* PASSAGE FOR REVIEW:
--*--
[Tutor] simple unicode question

Wed Aug 27 16:57:51 CEST 2014

----- Original Message -----
> From: Steven D'Aprano <steve at pearwood.info>
> To: tutor at python.org
> Cc: 
> Sent: Tuesday, August 26, 2014 2:08 PM
> Subject: Re: [Tutor] simple unicode question
> 
> On Tue, Aug 26, 2014 at 03:58:17AM -0700, Albert-Jan Roskam wrote:
> 
>>  Interesting, you follow a "look before you leap" approach here, 
>>  whereas `they` always say it is easier to ”ask forgiveness than 
>>  permission” in python. 
> 
> Anyone who says it is *ALWAYS* easier is lying or confused :-)
> 
> It is *often*, perhaps even *usually* better to use a AFTP approach, but 
> not necessarily easier. Sometimes it is more work, but safer, or better. 
> For instance, it is wrong (i.e. buggy) to use a LBYL approach here:
> 
> 
> if os.path.exists(filename):
>     f = open(filename)
>     process(f.read())
> 
> Why is it wrong? Just because the file exists, doesn't mean you can open 
> it for reading. And just because it exists at the instant you do the 
> test, doesn't mean it will still exist a millisecond later when Python 
> tries to open the file. Perhaps another process or user has deleted it 
> in the fraction of a second between the two lines.
> 
> But sometimes AFTP is the wrong approach too. Consider a case where you 
> have to do a number of things, and only if *all* of them can be done do 
> you want to proceed. For example, baking a cake:
> 
> - pour the cake mix and milk into a bowl;
> - mix;
> - pour into a pan;
> - put into the oven;
> - cook for 30 minutes.
> 
> If you don't have an oven, there's no point mixing the cake mix and milk 
> 
> together, you'll just waste it. So you need to LBYL, make sure you have 
> the cake mix AND the milk AND a bowl AND a pan AND an oven before you 
> even start. If even one thing is missing, you don't proceed.
> 
> 
>>  But LBYL is much faster, which is relevant 
>>  because the function could be called millions and millions of times. 
> 
> Not necessarily! It depends on how often you have failures. Let's time 
> two examples: looking up something in a dict, where the key is never 
> missing. Copy and paste this code:
> 
> 
> from timeit import Timer
> setup = 'd = {"a": 1, "b": 2}'
> 
> t1 = Timer("""
--*--
* INPUT DATA:
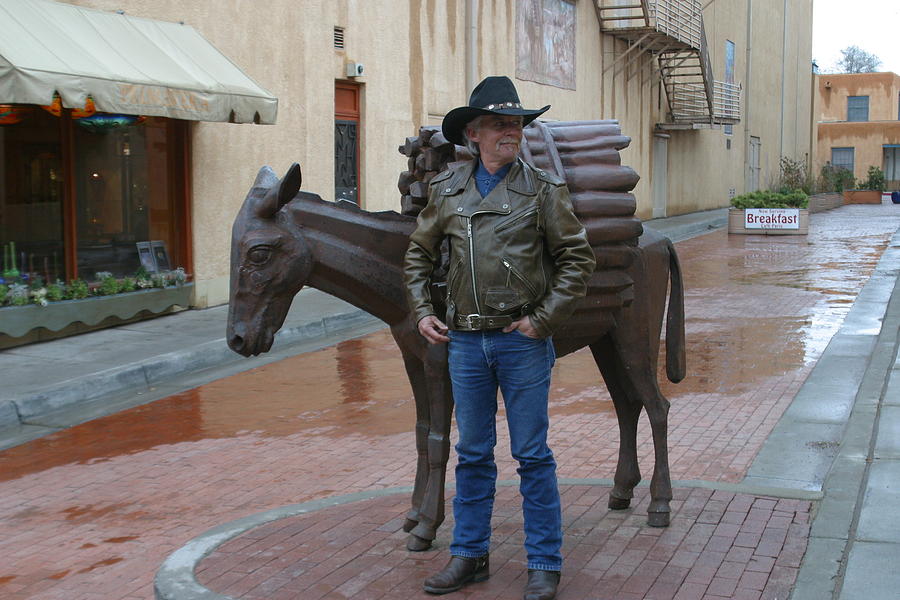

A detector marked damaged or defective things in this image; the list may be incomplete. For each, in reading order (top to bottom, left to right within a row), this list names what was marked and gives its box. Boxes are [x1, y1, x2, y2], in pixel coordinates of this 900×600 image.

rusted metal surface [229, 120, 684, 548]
--*--
* PARTS OF THE EXERCISE:
[1] In the mailing-list post, how long does the cake cook in the baking example?
[2] Please copy the mailing-list post word for word, beginning at the words "----- Original Message" and stopping after "or confused :-)".

* RESPONSES FOR EACH TASK:
[1] 30 minutes.

[2]
----- Original Message -----
> From: Steven D'Aprano <steve at pearwood.info>
> To: tutor at python.org
> Cc: 
> Sent: Tuesday, August 26, 2014 2:08 PM
> Subject: Re: [Tutor] simple unicode question
> 
> On Tue, Aug 26, 2014 at 03:58:17AM -0700, Albert-Jan Roskam wrote:
> 
>>  Interesting, you follow a "look before you leap" approach here, 
>>  whereas `they` always say it is easier to ”ask forgiveness than 
>>  permission” in python. 
> 
> Anyone who says it is *ALWAYS* easier is lying or confused :-)